Marveille. Quilt Display. August 27th , 2017.
These often included quilts that had been stitched by friends of the women of the departing families, as keepsakes of people and places that they weren`t likely to see, ever again. Along the trails, quilts were used for many things, besides bedding. While friendship and heirloom quilts were frequently kept in trunks, or used for wrapping fine china, and other delicate items, everyday quilts were folded, and used as cushions on the rigid wagon seats. During blinding dust storms, people would hang their quilts across openings, and stuff them into cracks, to keep debris and dirt out of the wagons.
Mazloomi discusses how, initially, the work of African American quilters was largely ignored by the traditional quilting community, as it did not conform to traditional, commonly-held practices and beliefs surrounding quilting. Quilts created by African American quilters had, naturally, been influenced by the African culture from which the quilters and their ancestors had come. Even in the quilts of today, the use of bold, strong, vibrant color can be seen in the quilts of their black creators.
You may have a number of quilts but need to either store or hang them for display. You then need quilt racks which are available in various styles. There are also quilt shelves and clamps which help to hang the quilts without damaging them. For those of you who have an heirloom quilt which you would like to store or display prominently, you can purchase the wonderful quilt racks that are available at various online sources.
With a preface written by Faith Ringgold and a foreword written by Cuesta Benberry, also quilters, writers and researchers within their own right, Spirits of the Cloth can be considered to be an academic work within the field of African American quilting.

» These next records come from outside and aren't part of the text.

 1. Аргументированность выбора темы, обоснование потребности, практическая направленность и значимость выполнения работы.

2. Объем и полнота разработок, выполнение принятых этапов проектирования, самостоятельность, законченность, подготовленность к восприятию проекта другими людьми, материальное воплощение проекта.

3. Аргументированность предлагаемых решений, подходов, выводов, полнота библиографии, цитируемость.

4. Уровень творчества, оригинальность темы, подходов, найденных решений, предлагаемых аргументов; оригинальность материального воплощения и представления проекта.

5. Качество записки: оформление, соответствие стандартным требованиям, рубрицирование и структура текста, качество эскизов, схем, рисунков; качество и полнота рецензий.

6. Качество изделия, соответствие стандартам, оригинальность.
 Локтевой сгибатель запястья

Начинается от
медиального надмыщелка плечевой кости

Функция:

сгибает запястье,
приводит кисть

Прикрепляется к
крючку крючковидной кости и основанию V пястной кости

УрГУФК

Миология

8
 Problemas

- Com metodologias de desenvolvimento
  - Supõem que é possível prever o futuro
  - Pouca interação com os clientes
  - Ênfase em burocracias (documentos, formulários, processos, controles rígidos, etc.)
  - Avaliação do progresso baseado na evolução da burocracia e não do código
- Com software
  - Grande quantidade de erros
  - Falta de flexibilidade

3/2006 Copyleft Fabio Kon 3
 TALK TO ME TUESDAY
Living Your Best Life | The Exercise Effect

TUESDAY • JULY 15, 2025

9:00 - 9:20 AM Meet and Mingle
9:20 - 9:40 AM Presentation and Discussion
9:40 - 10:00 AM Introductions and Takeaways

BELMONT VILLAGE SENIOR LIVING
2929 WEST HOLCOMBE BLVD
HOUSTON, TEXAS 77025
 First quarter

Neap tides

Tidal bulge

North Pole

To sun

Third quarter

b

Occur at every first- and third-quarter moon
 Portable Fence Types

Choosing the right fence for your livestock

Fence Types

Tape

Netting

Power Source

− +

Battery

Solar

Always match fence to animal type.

As a quilter, researcher, writer, historian, curator and lecturer regarded as an authority on the subject, Dr. Mazloomi`s scholarly work provides the uninitiated with a wealth of information on a topic virtually unknown before the latter quarter of the 20th century. The text highlights 150 quilts, referred to by the author as the "stories" of the artists who created them.
Now we are ready to hang our design wall and start using it. We just need to place bits of fabrics, blocks or quilt tops on the design wall, bring into line the corners and boundaries with the stitching lines. The consistency of the flannel will cause the fabric to fasten. There are times when we can use straight pins to break through the batting. This proves helpful in keeping all the sections in place.